> **Tarefa pedida 1**
Reproduza o trecho do texto sobre as chaves que começa com as palavras "As chaves podem" e termina com "que Deus abriu?".

> **Texto de leitura**
====

As chaves podem desligar o mal. Será que entendi bem? “O que for ligado na terra será ligado no céu e o que for desligado na terra será desligado no céu.” Meu Deus, já vem me indagando, quanta confiança! Sei que ninguém erra em confiar, muito menos Deus. Mas não sei o que ocorre conosco que não temos sabido o que fazer com tanta confiança. Se me permitem continuar eu diria ou apelaria, até gritaria, se preciso fosse: USE AS CHAVES! Abra! Desligue! Pois sei que seria muito melhor que guardá-las como relíquia ou usá-las para fechar ou ligar algo ou alguém ao Mal. Pois se Nosso Senhor as abriu na ascensão, ele não daria as chaves para que trancássemos aquelas portas. Ainda mais, quem arriscaria fechar as portas que Deus abriu?

====

> **Dados fornecidos**
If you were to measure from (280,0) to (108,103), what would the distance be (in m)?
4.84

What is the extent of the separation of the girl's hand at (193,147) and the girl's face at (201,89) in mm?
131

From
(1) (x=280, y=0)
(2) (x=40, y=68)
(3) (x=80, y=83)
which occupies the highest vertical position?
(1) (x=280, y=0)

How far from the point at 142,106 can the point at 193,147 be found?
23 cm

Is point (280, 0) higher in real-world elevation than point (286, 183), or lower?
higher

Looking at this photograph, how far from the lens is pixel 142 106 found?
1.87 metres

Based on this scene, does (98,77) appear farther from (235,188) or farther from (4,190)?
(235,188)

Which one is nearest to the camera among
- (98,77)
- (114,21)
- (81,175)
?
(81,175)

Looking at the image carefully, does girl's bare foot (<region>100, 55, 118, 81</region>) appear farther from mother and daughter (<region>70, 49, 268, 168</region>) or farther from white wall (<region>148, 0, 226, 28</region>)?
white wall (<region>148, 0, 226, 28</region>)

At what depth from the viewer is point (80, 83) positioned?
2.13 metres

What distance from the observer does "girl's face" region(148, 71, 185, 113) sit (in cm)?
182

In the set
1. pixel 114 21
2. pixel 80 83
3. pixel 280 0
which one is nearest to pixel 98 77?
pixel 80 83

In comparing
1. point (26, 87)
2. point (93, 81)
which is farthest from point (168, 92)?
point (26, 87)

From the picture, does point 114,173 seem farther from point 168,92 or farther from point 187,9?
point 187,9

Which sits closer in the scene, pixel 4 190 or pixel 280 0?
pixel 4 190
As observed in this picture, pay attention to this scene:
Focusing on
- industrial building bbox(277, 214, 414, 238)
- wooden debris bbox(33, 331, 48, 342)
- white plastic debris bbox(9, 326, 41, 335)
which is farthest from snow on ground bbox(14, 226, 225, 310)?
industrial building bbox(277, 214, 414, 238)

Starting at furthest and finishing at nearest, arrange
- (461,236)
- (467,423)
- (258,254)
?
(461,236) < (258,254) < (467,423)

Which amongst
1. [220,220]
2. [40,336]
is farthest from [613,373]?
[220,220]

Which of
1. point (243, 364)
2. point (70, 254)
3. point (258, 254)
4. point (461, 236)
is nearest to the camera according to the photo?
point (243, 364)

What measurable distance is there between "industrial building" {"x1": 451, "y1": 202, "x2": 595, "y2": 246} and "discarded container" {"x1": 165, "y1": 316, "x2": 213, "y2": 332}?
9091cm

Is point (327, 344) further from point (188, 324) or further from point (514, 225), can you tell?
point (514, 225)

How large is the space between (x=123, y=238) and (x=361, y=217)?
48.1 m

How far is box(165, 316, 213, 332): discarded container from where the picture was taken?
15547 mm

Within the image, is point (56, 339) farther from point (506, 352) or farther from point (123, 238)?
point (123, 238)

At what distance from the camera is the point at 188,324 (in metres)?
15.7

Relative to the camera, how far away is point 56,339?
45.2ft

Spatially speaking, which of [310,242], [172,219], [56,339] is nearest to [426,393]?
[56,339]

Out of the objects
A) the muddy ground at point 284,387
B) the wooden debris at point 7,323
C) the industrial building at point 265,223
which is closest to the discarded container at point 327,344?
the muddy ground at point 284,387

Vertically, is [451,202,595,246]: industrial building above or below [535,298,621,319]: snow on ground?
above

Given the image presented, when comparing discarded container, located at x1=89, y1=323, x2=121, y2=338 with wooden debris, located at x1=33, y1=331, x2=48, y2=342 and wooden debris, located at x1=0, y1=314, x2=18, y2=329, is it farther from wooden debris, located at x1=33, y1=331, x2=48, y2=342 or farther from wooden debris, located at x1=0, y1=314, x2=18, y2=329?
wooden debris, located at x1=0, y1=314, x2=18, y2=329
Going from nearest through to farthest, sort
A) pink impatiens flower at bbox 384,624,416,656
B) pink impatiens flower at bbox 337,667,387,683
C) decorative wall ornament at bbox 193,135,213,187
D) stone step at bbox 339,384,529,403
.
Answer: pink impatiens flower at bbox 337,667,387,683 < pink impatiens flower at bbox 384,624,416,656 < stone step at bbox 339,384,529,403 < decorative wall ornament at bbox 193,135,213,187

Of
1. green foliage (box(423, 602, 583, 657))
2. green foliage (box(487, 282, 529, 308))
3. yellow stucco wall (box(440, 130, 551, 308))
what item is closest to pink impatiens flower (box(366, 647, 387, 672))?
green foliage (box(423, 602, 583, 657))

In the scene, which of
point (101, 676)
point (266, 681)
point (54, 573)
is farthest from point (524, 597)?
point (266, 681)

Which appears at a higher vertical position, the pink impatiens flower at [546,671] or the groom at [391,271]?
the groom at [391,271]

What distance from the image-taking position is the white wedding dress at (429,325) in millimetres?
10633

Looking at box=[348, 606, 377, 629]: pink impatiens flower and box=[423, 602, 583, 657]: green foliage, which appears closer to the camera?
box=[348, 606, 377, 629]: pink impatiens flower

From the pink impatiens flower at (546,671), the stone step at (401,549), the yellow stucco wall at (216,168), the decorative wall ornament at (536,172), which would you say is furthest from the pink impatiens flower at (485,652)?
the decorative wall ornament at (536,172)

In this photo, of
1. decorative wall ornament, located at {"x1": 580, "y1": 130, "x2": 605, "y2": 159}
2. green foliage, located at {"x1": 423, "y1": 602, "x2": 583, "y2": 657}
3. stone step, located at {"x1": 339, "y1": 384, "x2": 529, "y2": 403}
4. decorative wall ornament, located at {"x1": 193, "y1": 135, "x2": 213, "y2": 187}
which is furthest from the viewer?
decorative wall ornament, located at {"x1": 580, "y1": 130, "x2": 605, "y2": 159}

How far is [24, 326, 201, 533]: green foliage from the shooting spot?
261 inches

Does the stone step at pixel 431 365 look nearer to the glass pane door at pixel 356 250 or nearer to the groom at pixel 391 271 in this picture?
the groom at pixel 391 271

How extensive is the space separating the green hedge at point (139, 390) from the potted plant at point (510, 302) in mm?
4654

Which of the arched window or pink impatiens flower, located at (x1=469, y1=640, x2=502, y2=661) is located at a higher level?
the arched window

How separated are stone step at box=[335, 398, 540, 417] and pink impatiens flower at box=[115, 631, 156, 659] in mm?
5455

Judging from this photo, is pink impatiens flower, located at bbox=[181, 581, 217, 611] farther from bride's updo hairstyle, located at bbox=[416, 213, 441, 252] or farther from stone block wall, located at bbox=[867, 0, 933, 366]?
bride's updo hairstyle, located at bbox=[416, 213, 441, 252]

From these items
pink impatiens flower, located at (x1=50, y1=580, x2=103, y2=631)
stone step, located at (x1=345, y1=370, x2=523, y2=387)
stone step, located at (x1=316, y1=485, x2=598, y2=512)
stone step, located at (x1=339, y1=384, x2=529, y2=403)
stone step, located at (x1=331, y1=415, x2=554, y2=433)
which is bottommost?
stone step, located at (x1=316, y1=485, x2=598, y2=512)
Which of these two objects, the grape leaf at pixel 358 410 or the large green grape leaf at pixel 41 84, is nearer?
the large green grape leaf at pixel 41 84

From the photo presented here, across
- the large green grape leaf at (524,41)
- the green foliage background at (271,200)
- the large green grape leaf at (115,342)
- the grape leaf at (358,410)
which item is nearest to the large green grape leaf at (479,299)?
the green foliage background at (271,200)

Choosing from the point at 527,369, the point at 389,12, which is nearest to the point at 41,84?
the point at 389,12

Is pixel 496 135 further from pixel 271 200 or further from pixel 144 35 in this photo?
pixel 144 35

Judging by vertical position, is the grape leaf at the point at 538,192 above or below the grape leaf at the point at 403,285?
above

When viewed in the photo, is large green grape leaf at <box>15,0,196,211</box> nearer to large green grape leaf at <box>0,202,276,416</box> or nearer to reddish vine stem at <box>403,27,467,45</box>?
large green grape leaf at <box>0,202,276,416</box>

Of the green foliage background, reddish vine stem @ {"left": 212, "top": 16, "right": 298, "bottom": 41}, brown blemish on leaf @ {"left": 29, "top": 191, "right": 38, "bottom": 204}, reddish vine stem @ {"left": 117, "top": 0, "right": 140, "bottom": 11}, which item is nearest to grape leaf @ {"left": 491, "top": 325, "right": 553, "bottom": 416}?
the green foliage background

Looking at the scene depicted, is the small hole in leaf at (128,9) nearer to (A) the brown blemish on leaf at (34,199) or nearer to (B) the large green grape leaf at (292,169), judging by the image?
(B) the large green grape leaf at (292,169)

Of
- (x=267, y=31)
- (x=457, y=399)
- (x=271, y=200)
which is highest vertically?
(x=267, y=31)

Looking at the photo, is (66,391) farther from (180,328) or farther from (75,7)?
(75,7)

====

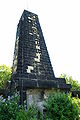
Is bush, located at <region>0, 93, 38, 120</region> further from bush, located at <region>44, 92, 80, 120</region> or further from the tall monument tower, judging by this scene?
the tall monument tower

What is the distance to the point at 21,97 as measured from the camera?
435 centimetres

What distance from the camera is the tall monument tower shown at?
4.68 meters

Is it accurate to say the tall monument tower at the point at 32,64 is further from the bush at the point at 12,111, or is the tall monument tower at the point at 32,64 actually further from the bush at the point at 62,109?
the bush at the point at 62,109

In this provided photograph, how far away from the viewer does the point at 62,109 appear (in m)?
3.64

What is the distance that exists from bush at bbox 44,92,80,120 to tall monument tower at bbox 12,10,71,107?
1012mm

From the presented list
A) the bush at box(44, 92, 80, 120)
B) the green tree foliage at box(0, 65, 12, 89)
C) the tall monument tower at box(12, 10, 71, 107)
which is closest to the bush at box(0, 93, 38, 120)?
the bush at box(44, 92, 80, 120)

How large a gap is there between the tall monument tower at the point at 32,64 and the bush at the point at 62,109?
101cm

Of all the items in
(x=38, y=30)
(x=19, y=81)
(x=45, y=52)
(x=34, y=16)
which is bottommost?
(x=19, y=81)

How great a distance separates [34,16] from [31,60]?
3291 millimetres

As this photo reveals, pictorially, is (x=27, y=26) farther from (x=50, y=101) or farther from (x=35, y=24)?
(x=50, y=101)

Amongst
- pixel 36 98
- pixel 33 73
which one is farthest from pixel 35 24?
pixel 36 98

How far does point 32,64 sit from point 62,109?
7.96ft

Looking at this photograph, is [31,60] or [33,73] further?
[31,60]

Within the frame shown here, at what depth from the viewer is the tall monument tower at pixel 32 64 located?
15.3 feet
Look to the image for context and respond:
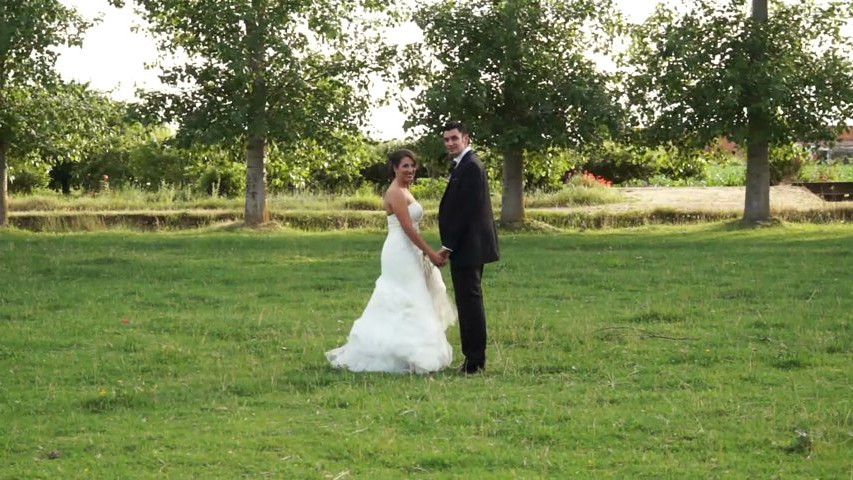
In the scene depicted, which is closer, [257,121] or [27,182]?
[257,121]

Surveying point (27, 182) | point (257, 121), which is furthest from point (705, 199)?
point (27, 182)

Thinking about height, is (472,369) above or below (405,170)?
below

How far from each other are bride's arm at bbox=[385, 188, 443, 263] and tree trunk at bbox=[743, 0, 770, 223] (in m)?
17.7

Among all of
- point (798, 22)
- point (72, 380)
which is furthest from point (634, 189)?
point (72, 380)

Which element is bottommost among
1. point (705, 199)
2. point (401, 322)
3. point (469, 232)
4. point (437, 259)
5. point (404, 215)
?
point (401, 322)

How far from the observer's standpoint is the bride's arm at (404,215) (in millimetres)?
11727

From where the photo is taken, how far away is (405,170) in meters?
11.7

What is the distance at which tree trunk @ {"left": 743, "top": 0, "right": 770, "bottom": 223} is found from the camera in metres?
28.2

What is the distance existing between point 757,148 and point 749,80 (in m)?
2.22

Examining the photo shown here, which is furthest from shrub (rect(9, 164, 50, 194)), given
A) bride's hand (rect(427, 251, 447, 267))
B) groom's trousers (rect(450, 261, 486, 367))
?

====

> **Tarefa pedida 2**
Reúna todas as linhas em que aparece a palavra "depicted".

> **Solução 1**
As chaves podem desligar o mal. Será que entendi bem? “O que for ligado na terra será ligado no céu e o que for desligado na terra será desligado no céu.” Meu Deus, já vem me indagando, quanta confiança! Sei que ninguém erra em confiar, muito menos Deus. Mas não sei o que ocorre conosco que não temos sabido o que fazer com tanta confiança. Se me permitem continuar eu diria ou apelaria, até gritaria, se preciso fosse: USE AS CHAVES! Abra! Desligue! Pois sei que seria muito melhor que guardá-las como relíquia ou usá-las para fechar ou ligar algo ou alguém ao Mal. Pois se Nosso Senhor as abriu na ascensão, ele não daria as chaves para que trancássemos aquelas portas. Ainda mais, quem arriscaria fechar as portas que Deus abriu?

> **Solução 2**
Looking at the scene depicted, is the small hole in leaf at (128,9) nearer to (A) the brown blemish on leaf at (34,199) or nearer to (B) the large green grape leaf at (292,169), judging by the image?
In the scene depicted, which is closer, [257,121] or [27,182]?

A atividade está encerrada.